The universe can throw a lot at a person. Life is hard, even for the naturally gifted. And there will be many times when you will be tempted to give up on yourself and let the universe win.
But the path to glory is to refuse to do the universe’s work for it, and make it either literally force you to stop…. or let you get what you want.
And I am tired of giving up.
I will talk to you nice people again tomorrow.
I had the exact same experience in high school computer science. CS 11 was easy and everything made sense. It seemed like there was finally hope after struggling for seven years and failing to learn programming. Then CS 12 broke me. It got to a certain point where I just did not have the systematizing intelligence to understand it. Fortunately, it was an AP course, which meant I couldn’t fail it, I could only not do well enough to be allowed to skip the same course in first-year university. That could not be less of a problem, as I never planned to take CS in university.

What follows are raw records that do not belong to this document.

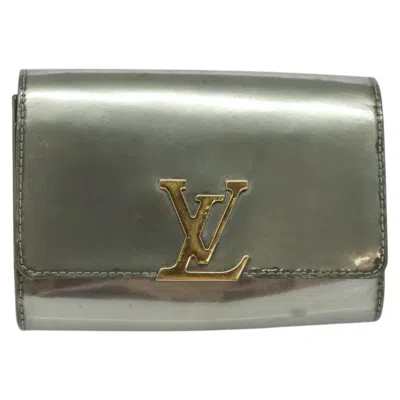 Pre-owned Louis Vuitton Louise Silver Patent Leather Clutch Bag ()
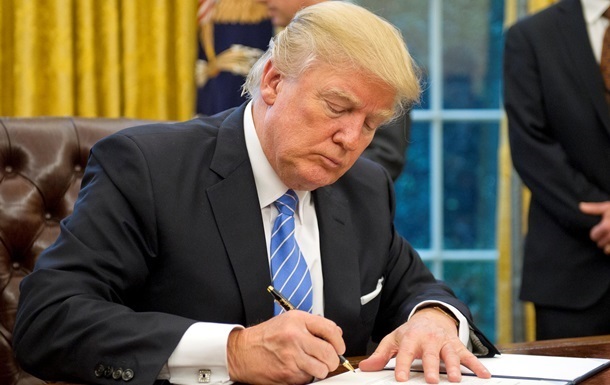 Трамп підписав указ про розслідування проти Китаю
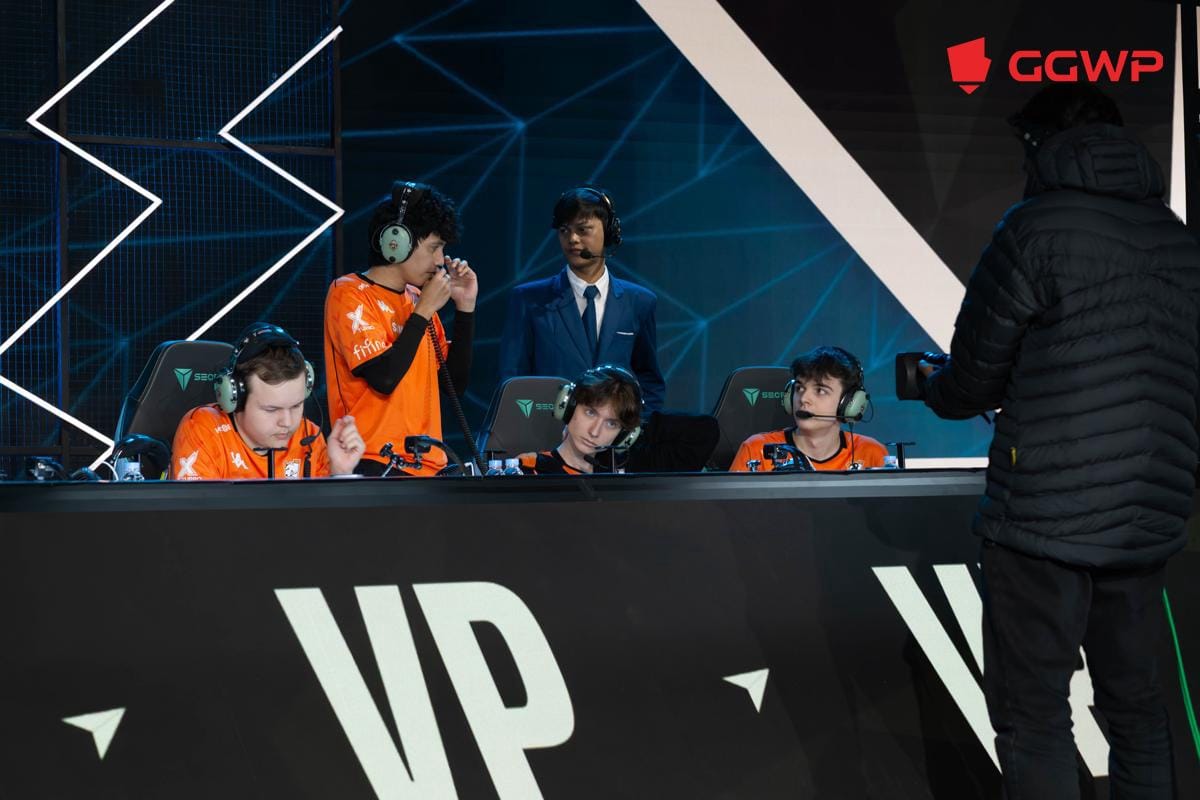 Menolak Menyerah: Kemunculan Para Coach Veteran Bersama Tim MLBB Emerging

I don’t know whether, with expert tutoring, I could have understood it eventually. It might be just too three-dimensional for the hardware I have in my head, and nothing short of cyberpunk neural augmentation would get me any closer. The same goes for the math I failed in first-year university (probability and linear equations). For that matter, I’ve looked at the courses in the continuing education catalog, and it seems like I wouldn’t be able to graduate high school today, since even junior high school math is more complicated than I can understand. I was able to fudge my way through grade nine, ten, and eleven math, making educated guesses at the answers when it came to subjects like matrices, which is surprising, since one of the selling points of math to mathy types is that there’s only one answer and you can’t get it by fudging.

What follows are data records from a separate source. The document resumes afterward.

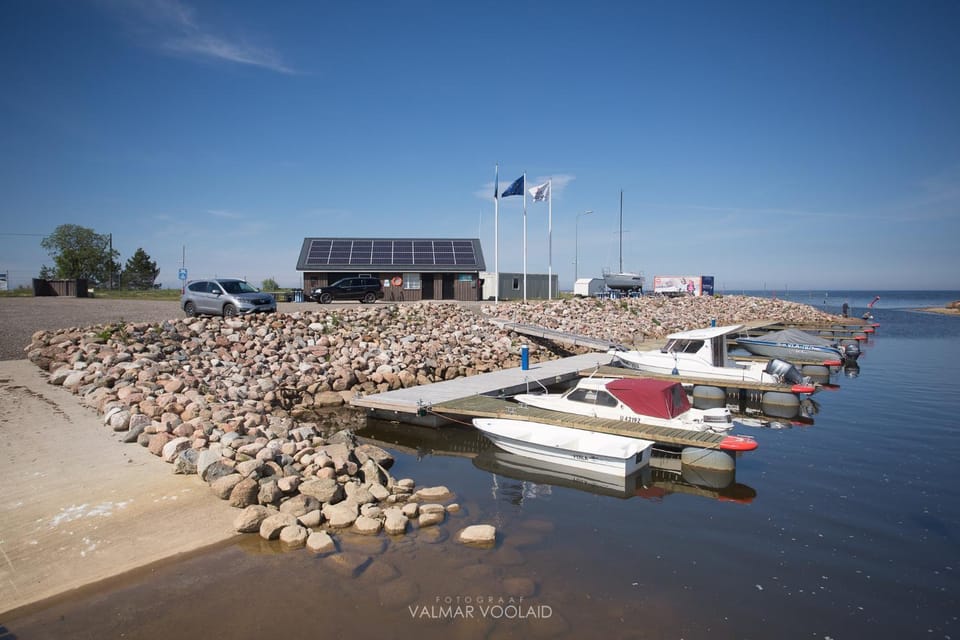 Neighbourhood, Windsurfing, Canoeing, Area and facilities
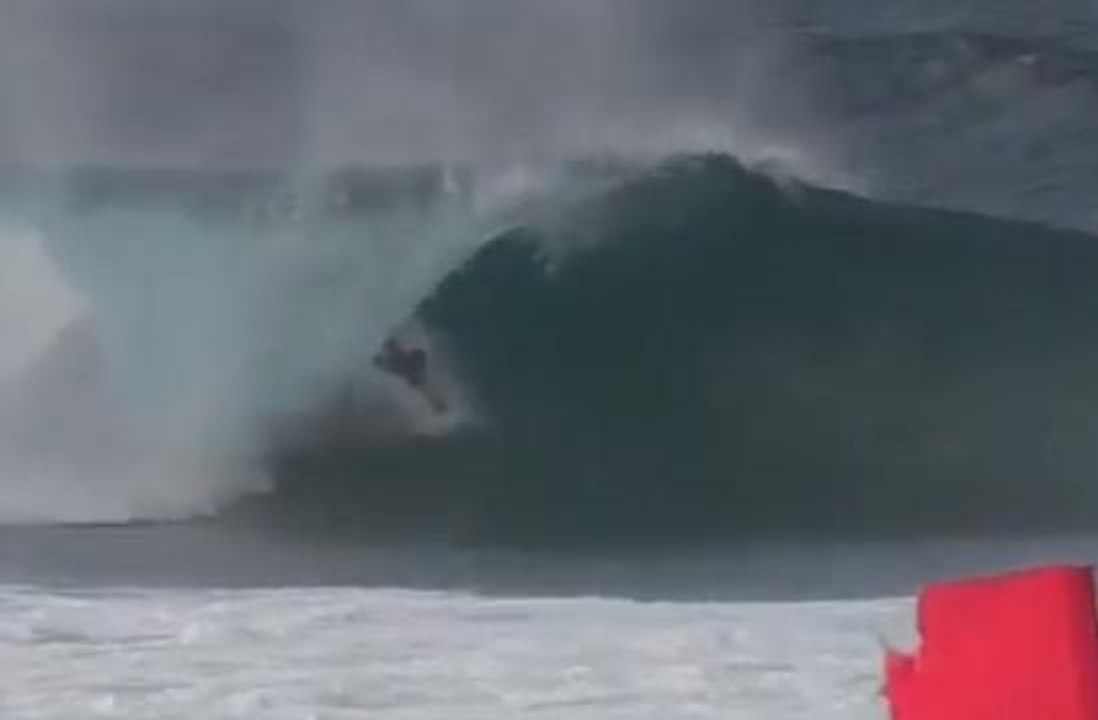Mike Stewart bodysurfing Pipeline during Lifeguards Contest 2014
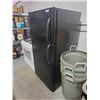 Image 4 : Frigidaire Black Fridge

If I had my life to do over again, I would destroy the idea that I was smart and that therefore I should be smart in every subject, which held me back in childhood because it made me not ask for help or just stop altogether and refuse to go further until I understood, even at the risk of failing. I’d know that I just suck at some things—in fact, most things—and would make the system teach them to me, or declare me a failure so at least I would know where I stood. Then maybe someday I could qualify for some kind of disability. The system would say “We realize that you suffer from a form of retardation where you can’t handle anything requiring systematizing intelligence above a certain level, and we will find a way to academically stream you so that you end up in a good middle-class job that doesn’t require it.”

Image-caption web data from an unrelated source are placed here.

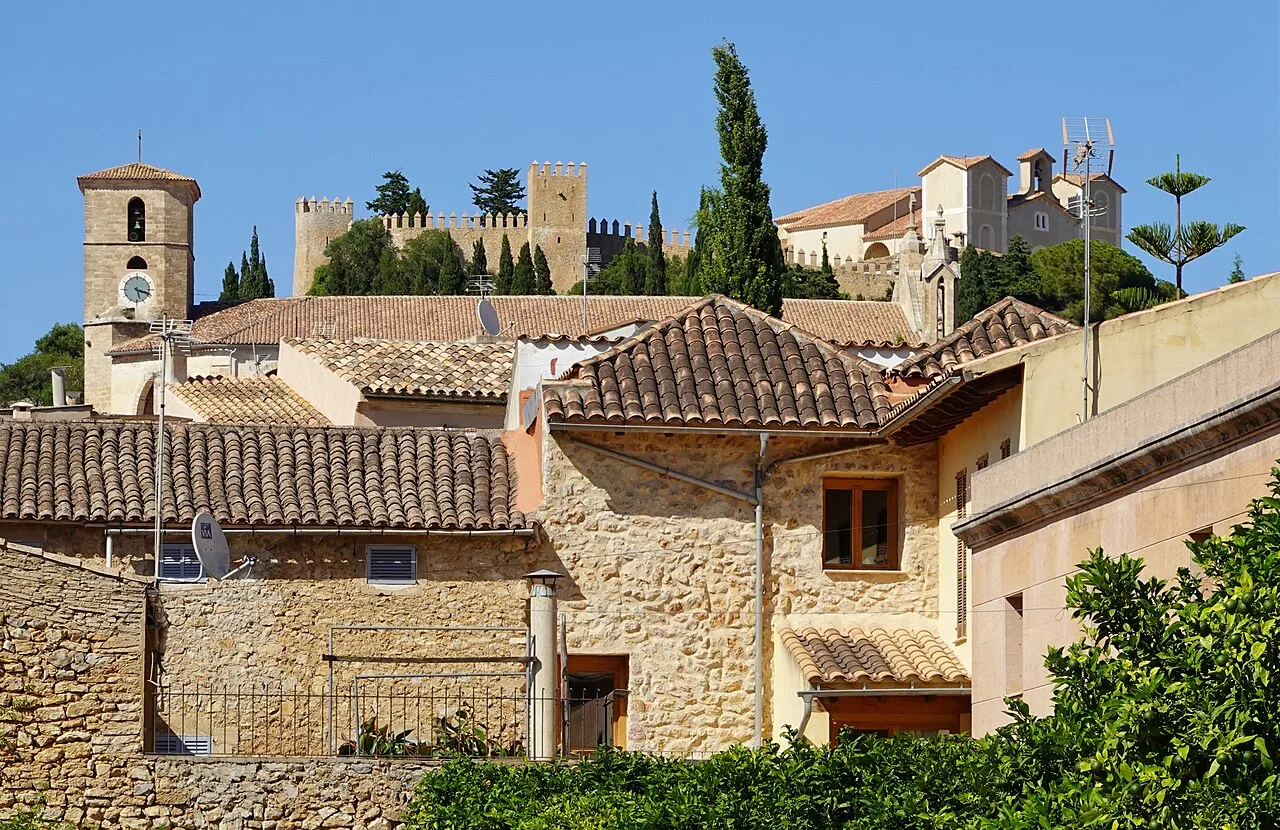 Casas y un castillo en la colina en Artá, Mallorca.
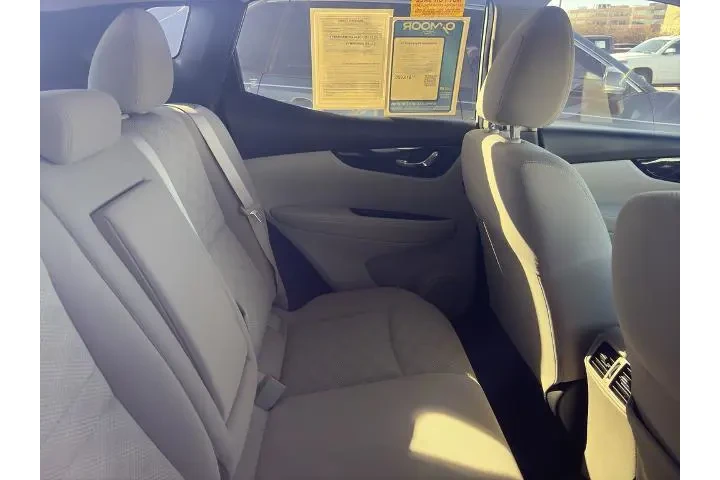 $15250 : Nissan Rogue Sport 2019 S 4d image 3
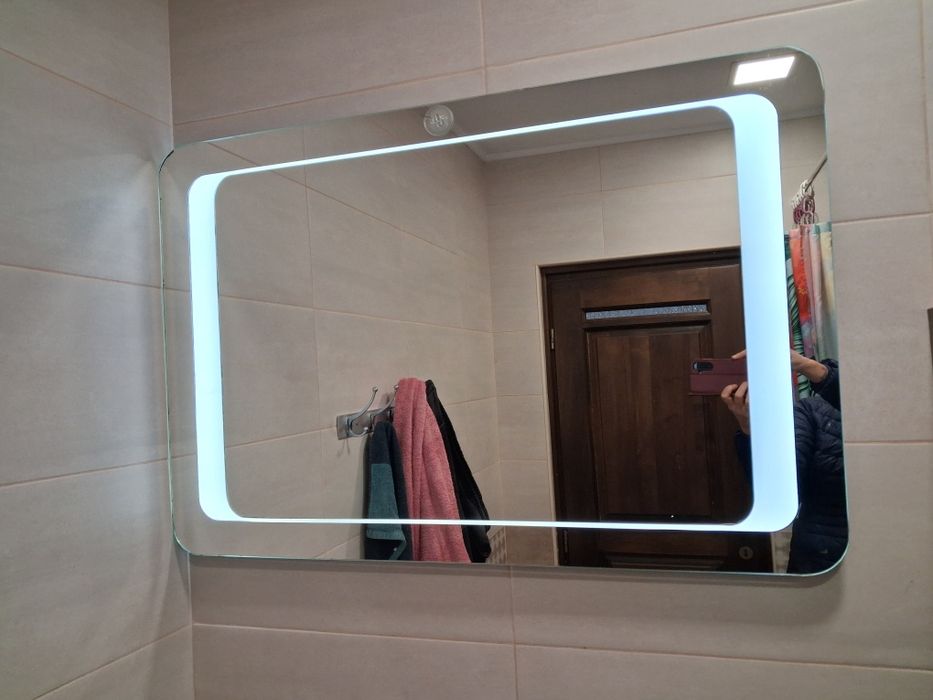Oglinda cu lumina integrata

When someone’s explaining something to you and they say “Does that make sense?” it’s very hard to say “No,” even more so when you’re a child, and even more so when you’re a gifted child and have self-esteem invested in being above average. Not only that, but when my dad was explaining something and asked if I understood and I said no, he’d ask “What don’t you understand about it?” and I wouldn’t have an answer, since I didn’t understand it enough to understand what about it I didn’t understand. So that made me more likely to push the problem under the rug.
It took me until I entered the workforce before I figured out how to say “No” when I didn’t understand something. I try to keep that in mind when teaching and a person says they understand but it seems like they don’t.
I’m potentially at a breaking point with the comedy course. I understand the principles, but I’m not sure I have the mental hardware to use them all at once. I can be witty but that’s not the same thing. I probably just need to write tens of thousands of more jokes. Wax on, wax off.
I guess both of us need to learn how to apply rules one at a time without needing to keep track of the big picture in order to understand things. I think, with the comedy class, you are better off trying to learn things organically instead of academically. Give yourself permission to take what you can use from class and forget the rest.
The important thing is that you are a very funny person and just need to learn enough to turn that into standup comedy. Write the joke and then make it as funny as you can according to your own tastes. If you get stuck, look up the rules.